--- Source text Enclosed Below ---

The building was eventually sold, with the landlord forcing their hands by increasing the rent by a staggering 300%, and so naturally the partnership dissolved. He stayed in close contact with one partner Charlie Aroney, his best mate from the army, and opened a milk bar/ café inside Wynyard and then St James’ station. The business savvy pair capitalised on all the passengers travelling to and from work in the mornings and afternoons that would pass through to get to the trains. After that venture ran its course, they opened a fish shop in Maroubra about 1963 on the northern side of Maroubra Bay Road as you head to the beach. The fish shop to start off with was doing really well but things changed dramatically after December 1966 when Pope Paul V1 announced that the Catholics could eat meat on Fridays. Before that, seafood was their only option and so the business was thriving enough to support the two families. It became more difficult after that and it took its toll on Les. He then had to work doubly hard to break even and so on his only day off on Sundays, he could be found tending to his beloved garden whilst the kids were at school. He bought the house in Maroubra in 1949 and married Doreen on September 11th 1949.
There was never much time to travel between the business that Les opened and ran, with his work hours often superseding time spent away from work. The whole family went on one short holiday to Port Macquarie eleven years after his marriage to Doreen. He was too busy working to discuss any of this. He was truly of the old school breed where working hard was the ethos of the time and that was what it took to be a good provider.
“He was never here to plan anything,” his wife Doreen claimed, remembering him as a workaholic.
Migration was not really a choice for Les, as he was sent out to help his sister and her family. Her husband passed away at a young age and she was left to look after three kids by herself; not an easy feat for anyone coupled with the fact she was herself a migrant trying to establish a life for her family on foreign shores. There was a significant age difference between his eldest sister and him of 20 years and he stayed with her till his nephews. Theo and Victor, graduated from university in Dentistry, which had an obvious impact on him as he advised his eldest son in becoming one. She was more or less like a mother to Les. Then he came down to live at Bondi and started the chicken grill (daytime-street level), which had the Coronet reception above in George Street, Sydney. The Coronet catered for birthdays, engagements and weddings all of a night time. This meant that Les would often leave the house at five o’clock in the morning to first go to the market and then go from there to the shop and work till 11 o’clock at night. The hard working father would then sleep there a couple of hours and return to his house at around two in the morning to get a couple of hours more sleep, before leaving again at five and repeating this all over again. This, Doreen claims, is why the kids never saw him. He was a hard worker and only had Mondays off which he spent in the garden and unfortunately his four boys were at school.

--- End of Enclosed Source text ---
--- Record set Enclosed Below ---

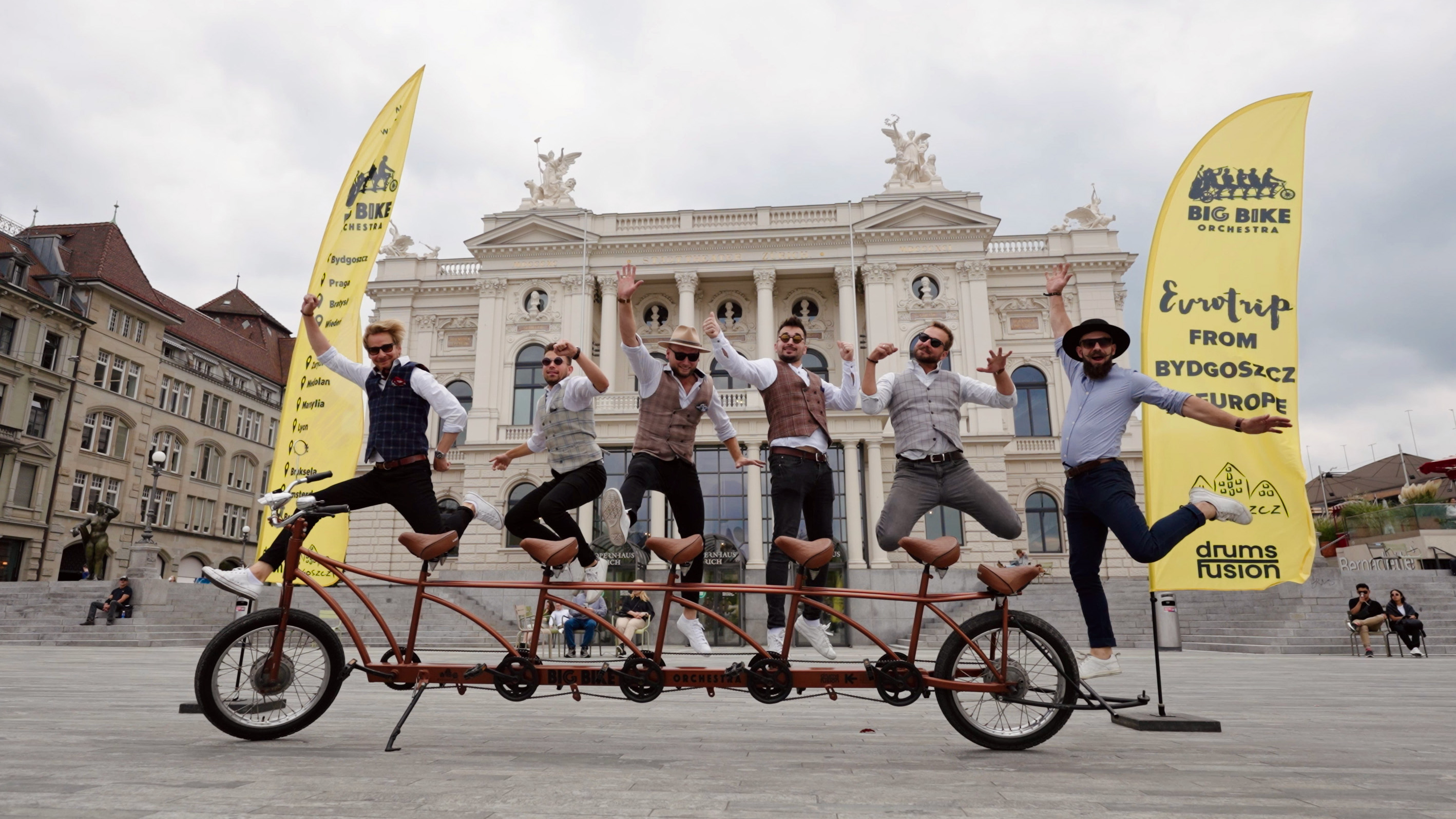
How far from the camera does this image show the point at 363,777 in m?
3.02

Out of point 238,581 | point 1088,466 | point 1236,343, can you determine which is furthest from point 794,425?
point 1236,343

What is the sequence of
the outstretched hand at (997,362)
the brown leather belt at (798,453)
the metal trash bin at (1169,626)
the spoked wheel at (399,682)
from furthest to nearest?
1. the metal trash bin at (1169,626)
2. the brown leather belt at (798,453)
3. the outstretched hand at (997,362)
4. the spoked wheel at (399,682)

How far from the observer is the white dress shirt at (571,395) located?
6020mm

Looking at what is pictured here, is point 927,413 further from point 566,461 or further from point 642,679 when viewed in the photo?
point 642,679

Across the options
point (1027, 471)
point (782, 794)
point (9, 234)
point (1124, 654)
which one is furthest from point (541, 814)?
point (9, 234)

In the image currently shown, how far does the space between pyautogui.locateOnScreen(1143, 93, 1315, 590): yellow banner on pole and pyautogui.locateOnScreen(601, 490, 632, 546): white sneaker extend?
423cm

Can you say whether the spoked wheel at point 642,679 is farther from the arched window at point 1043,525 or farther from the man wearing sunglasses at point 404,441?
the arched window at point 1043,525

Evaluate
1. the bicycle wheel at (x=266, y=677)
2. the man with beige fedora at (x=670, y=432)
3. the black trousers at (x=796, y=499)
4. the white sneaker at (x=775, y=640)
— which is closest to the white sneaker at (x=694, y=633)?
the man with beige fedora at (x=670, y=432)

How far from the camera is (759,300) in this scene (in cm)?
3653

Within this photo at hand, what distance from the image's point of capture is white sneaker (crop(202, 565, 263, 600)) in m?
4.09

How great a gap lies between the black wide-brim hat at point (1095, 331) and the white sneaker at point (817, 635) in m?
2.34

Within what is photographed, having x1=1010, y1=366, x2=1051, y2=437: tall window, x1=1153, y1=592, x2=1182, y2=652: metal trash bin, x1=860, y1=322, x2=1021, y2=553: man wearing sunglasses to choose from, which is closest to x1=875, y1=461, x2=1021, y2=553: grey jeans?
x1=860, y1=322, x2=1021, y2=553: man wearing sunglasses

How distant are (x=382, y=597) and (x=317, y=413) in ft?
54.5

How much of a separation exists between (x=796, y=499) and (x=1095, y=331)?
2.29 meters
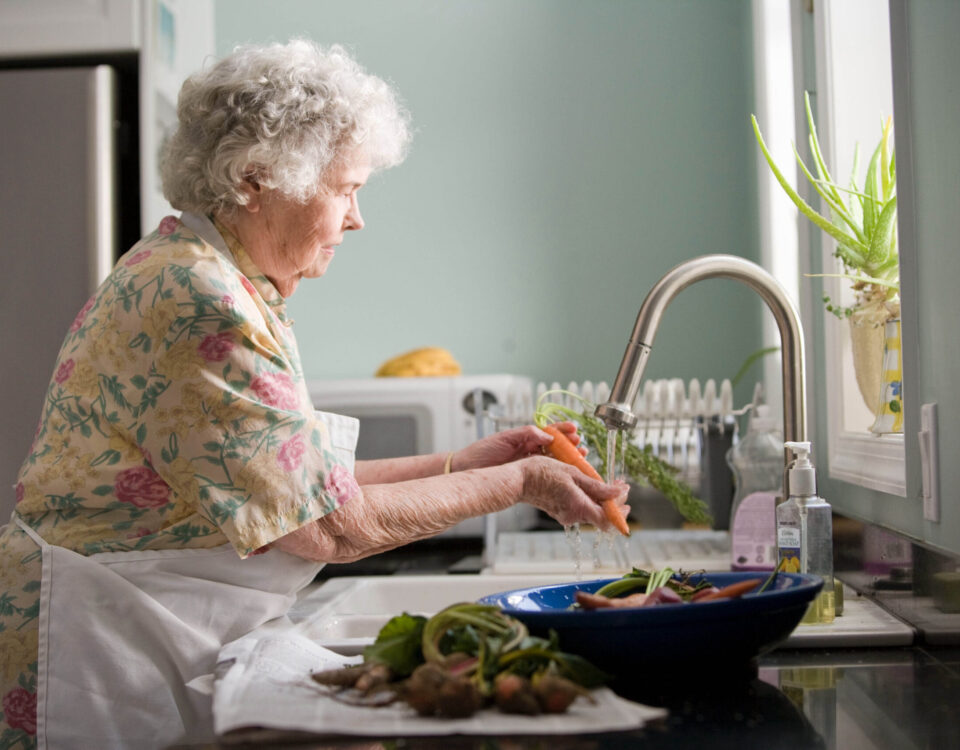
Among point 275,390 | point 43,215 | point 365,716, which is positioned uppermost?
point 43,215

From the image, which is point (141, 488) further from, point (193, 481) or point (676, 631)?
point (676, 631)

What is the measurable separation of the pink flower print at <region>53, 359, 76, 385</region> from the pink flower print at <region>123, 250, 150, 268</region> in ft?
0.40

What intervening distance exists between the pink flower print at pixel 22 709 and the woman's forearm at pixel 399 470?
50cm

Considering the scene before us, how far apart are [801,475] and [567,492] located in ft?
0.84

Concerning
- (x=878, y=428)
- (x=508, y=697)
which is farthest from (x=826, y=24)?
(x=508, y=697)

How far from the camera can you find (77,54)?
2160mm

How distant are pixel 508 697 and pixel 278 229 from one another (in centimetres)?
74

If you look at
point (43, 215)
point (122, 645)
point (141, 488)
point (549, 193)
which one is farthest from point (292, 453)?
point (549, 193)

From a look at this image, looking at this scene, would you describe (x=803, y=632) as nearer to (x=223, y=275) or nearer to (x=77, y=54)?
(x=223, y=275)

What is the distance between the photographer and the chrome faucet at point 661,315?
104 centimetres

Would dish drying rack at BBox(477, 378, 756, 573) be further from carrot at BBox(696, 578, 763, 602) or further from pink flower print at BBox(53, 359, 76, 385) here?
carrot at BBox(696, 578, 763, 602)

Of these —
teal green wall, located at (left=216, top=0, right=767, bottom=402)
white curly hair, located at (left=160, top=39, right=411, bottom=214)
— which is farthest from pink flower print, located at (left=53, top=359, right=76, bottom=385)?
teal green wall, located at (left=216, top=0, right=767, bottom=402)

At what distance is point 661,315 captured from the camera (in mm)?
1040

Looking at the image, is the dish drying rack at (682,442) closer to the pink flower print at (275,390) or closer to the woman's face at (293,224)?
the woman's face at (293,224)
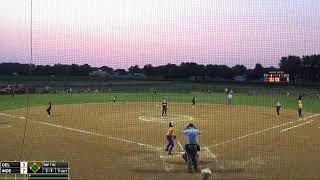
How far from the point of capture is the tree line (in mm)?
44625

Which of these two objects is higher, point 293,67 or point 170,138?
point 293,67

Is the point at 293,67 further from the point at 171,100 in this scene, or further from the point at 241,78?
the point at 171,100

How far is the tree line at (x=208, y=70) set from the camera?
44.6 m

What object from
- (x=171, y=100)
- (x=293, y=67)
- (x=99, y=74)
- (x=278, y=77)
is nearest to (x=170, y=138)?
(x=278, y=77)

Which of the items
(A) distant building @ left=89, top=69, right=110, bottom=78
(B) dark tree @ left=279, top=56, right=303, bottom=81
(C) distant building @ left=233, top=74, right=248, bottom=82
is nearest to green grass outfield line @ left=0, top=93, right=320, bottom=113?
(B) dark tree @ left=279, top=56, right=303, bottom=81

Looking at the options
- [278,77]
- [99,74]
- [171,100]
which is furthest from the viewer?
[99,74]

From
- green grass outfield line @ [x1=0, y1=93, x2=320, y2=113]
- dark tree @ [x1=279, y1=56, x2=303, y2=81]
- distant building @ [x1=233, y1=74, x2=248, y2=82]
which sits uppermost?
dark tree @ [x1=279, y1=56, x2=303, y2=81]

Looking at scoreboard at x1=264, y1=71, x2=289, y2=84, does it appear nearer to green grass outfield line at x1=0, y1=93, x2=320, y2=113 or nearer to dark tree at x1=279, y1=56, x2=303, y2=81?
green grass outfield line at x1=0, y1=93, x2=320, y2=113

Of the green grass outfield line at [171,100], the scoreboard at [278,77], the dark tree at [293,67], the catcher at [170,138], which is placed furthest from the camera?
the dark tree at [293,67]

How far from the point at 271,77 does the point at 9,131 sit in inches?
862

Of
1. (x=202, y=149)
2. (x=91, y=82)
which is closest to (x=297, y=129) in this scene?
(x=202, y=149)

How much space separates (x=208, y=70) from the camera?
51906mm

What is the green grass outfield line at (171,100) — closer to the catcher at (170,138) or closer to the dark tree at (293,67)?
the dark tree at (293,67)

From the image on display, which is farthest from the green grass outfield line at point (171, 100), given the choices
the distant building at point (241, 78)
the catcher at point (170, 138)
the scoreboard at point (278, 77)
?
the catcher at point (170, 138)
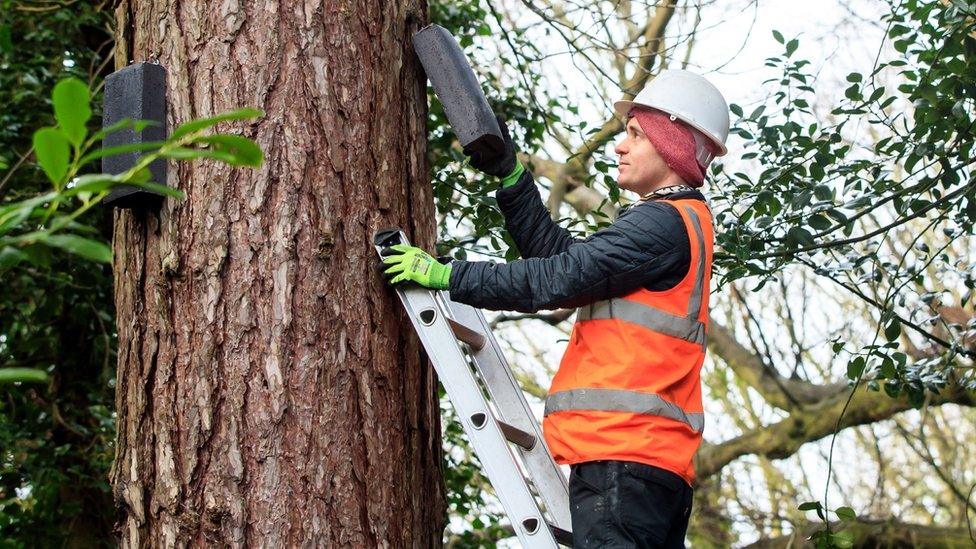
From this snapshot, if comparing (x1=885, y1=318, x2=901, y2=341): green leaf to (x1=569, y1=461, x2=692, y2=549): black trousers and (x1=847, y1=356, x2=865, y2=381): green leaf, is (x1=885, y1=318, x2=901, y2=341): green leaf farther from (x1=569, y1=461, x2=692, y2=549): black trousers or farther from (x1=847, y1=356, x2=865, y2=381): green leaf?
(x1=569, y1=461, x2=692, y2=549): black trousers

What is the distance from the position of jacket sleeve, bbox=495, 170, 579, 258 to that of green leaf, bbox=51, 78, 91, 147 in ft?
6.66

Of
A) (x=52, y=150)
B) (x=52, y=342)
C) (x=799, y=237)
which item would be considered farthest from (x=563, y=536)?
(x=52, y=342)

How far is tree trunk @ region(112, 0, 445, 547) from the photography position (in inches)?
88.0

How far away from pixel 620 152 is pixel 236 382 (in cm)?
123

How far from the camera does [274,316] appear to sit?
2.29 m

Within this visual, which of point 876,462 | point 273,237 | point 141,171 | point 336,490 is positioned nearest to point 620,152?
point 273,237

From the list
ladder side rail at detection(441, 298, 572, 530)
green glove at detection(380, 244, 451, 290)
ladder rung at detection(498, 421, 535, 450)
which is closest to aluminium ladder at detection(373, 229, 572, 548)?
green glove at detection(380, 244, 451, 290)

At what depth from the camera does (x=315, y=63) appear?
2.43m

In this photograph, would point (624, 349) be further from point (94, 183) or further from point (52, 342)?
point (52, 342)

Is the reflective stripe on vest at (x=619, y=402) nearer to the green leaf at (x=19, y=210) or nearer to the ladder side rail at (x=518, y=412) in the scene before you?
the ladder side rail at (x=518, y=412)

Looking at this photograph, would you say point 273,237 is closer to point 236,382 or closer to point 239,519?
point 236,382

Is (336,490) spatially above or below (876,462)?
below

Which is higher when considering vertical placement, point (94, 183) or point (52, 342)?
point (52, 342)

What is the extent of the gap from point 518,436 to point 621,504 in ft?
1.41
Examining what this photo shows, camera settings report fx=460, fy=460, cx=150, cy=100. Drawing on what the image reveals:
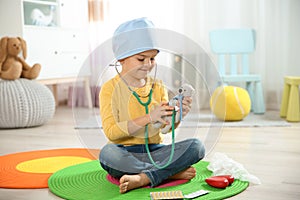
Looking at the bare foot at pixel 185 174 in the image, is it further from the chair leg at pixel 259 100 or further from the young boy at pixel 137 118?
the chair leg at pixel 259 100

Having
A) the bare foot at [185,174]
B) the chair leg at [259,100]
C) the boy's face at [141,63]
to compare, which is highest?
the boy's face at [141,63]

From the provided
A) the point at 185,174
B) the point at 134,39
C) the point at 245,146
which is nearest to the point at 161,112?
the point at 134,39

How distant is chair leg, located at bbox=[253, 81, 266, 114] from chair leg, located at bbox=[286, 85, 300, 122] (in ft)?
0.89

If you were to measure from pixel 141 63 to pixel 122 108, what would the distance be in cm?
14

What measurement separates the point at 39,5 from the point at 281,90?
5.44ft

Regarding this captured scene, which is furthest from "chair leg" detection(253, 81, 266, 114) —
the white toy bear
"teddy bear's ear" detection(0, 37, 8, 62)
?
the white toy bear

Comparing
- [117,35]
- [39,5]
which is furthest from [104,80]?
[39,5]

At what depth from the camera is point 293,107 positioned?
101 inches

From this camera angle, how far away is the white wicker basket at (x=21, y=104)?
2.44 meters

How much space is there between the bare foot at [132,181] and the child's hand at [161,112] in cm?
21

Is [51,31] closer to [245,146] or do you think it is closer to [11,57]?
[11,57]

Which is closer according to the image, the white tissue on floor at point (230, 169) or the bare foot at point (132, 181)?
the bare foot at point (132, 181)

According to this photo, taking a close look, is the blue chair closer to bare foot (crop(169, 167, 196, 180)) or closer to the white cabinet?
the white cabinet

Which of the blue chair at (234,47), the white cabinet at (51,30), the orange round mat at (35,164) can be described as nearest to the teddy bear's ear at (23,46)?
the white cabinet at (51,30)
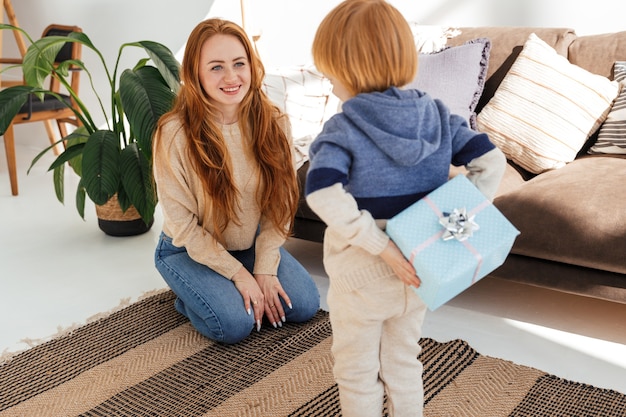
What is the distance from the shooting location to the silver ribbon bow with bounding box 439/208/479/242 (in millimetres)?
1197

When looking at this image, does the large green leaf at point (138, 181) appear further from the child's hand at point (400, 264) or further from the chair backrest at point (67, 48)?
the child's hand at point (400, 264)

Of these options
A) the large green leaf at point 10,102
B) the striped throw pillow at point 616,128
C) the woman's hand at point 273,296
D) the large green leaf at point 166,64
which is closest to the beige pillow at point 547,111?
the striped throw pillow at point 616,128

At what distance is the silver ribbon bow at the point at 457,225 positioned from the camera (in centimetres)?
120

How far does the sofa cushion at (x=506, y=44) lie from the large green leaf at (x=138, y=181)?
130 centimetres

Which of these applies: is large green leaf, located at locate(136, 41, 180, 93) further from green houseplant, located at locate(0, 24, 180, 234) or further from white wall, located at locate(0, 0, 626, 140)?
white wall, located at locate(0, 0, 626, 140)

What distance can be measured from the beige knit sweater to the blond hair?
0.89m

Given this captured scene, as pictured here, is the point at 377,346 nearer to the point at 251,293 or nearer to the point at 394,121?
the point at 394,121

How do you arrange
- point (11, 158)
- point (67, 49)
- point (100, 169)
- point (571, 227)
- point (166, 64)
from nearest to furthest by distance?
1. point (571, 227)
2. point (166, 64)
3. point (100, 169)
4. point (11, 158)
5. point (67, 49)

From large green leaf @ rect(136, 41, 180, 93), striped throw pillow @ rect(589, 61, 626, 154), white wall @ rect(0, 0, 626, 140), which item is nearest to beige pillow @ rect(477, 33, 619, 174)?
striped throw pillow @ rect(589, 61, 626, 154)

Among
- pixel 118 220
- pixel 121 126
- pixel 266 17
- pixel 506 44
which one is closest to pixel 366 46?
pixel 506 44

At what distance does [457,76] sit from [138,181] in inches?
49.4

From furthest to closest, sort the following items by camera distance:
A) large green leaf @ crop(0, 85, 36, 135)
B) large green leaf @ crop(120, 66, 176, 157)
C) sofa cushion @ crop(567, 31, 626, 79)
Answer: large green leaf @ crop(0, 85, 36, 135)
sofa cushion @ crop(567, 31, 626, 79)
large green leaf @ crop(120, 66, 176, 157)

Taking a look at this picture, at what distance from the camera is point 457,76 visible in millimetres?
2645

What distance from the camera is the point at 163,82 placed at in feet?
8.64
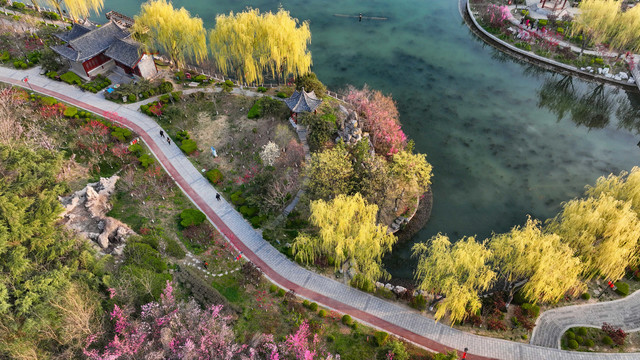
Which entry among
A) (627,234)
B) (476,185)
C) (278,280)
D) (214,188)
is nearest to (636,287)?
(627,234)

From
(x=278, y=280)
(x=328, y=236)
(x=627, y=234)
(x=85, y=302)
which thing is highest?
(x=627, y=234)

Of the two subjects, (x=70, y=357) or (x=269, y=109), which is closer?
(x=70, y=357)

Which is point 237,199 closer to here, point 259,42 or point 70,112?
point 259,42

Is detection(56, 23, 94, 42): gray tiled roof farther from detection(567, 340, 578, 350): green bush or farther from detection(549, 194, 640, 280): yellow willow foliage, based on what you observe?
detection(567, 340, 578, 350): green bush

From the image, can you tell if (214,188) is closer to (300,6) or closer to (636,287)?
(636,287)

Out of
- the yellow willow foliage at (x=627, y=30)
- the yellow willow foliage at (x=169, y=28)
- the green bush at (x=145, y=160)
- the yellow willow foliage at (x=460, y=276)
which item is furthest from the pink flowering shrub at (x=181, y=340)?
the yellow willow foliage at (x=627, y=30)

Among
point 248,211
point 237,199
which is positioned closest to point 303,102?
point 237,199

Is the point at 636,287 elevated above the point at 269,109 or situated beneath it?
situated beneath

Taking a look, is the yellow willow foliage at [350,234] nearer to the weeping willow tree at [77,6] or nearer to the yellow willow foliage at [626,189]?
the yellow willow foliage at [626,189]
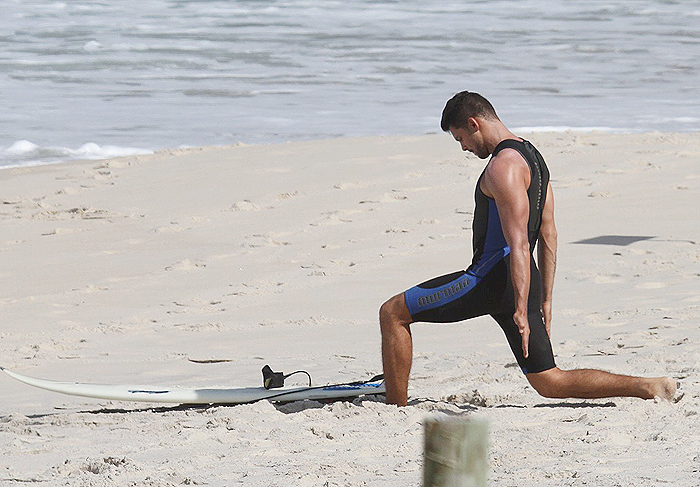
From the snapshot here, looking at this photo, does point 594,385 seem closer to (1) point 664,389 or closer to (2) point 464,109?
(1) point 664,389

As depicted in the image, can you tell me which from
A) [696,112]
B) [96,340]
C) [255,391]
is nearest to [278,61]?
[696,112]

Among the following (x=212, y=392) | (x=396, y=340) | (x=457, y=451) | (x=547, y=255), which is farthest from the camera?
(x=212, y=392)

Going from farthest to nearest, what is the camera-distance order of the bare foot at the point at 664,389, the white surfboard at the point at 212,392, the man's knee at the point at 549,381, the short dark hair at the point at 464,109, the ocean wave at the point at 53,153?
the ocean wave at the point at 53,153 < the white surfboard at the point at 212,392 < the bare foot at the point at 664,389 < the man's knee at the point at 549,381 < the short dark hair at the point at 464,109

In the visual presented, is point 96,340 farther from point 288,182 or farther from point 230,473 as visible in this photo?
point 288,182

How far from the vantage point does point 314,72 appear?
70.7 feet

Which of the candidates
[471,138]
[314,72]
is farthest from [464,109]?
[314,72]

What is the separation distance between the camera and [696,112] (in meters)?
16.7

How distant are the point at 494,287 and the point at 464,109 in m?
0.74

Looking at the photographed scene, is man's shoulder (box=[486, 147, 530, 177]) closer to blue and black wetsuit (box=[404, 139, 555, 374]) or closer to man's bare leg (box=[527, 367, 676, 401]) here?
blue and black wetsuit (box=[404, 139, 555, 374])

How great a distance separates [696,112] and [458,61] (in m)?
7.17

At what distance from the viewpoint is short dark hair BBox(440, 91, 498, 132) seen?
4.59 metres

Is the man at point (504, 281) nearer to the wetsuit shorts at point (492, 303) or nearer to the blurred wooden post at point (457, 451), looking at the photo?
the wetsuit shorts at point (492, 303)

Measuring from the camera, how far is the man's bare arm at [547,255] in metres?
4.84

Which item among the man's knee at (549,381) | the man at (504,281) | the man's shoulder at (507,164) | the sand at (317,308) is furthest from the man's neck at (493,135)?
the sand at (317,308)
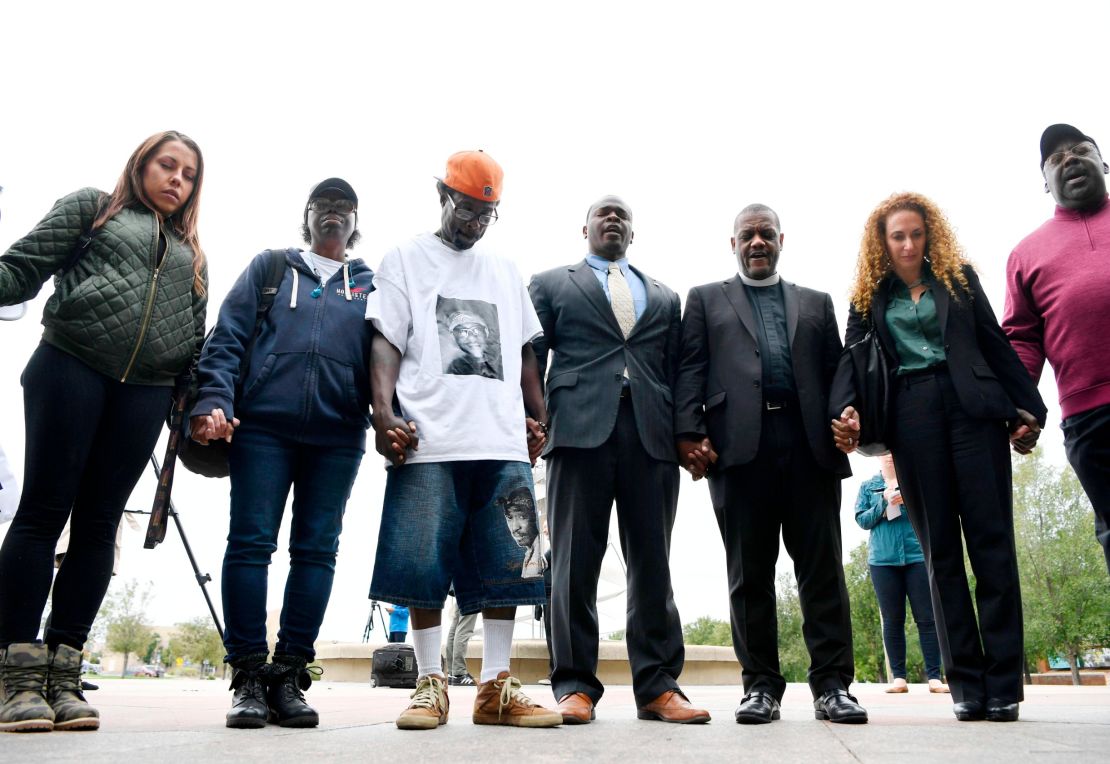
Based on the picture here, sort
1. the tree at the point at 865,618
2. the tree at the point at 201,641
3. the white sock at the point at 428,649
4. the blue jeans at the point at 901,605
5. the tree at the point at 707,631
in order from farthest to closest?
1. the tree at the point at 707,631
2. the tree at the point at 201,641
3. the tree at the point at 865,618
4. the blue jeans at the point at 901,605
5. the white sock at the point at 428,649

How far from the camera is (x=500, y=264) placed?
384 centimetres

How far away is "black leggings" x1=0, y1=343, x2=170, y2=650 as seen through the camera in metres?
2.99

--- End of Enclosed Record set ---

**Required work:**
**1)** Answer these from the passage about Les:
(a) In about what year did Les and Charlie Aroney open the fish shop in Maroubra?
(b) Where did the whole family go on their one short holiday?
(c) How large was the age difference between Les and his eldest sister?
**2)** Continue the passage about Les from where it stops, in a paragraph or two.
The saved data entries are separate material, unrelated to the passage about Les.

**Results by task:**
**1)**
(a) About 1963.
(b) Port Macquarie.
(c) 20 years.

**2)**
He was released by the army supply depot in 1947 and was married by the end of 1949. The marriage was at the Coronet, which he was part owner of and he was thirty-seven years of age at the time. The date was the 11th of September 1949 and the couple had already bought the house in Maroubra before they got married. It wasn’t entirely finished at that time so they stayed with his sister for a couple of months, the same sister he came out to help as a fifteen year old boy. Back in those days one builder would come along and build a couple of houses of the same blue print in the area. This particular builder built three of the same houses in a row. It had a huge backyard which attracted Les to it straight away as his mind went to what he knew and loved, gardening. His children were a great highlight in his life, seeing them graduate from school and living to see his eldest son graduate from university and then get married. Unfortunately for Les, he passed away before he could witness his other sons reach the same level and then produce grandchildren. He was regarded amongst friends as a great musician and that was when he was most happy. You would catch him at his most jovial self when sitting around with everyone and playing the violin. And a bigger highlight for him, says his son Victor, would have been the accolades he received for his music and later in life his gardening. Doreen claims he would have been very proud of all his children and especially his grandkids going through university as well and being successful at school. It is just a shame his life was cut short before he could witness these achievements.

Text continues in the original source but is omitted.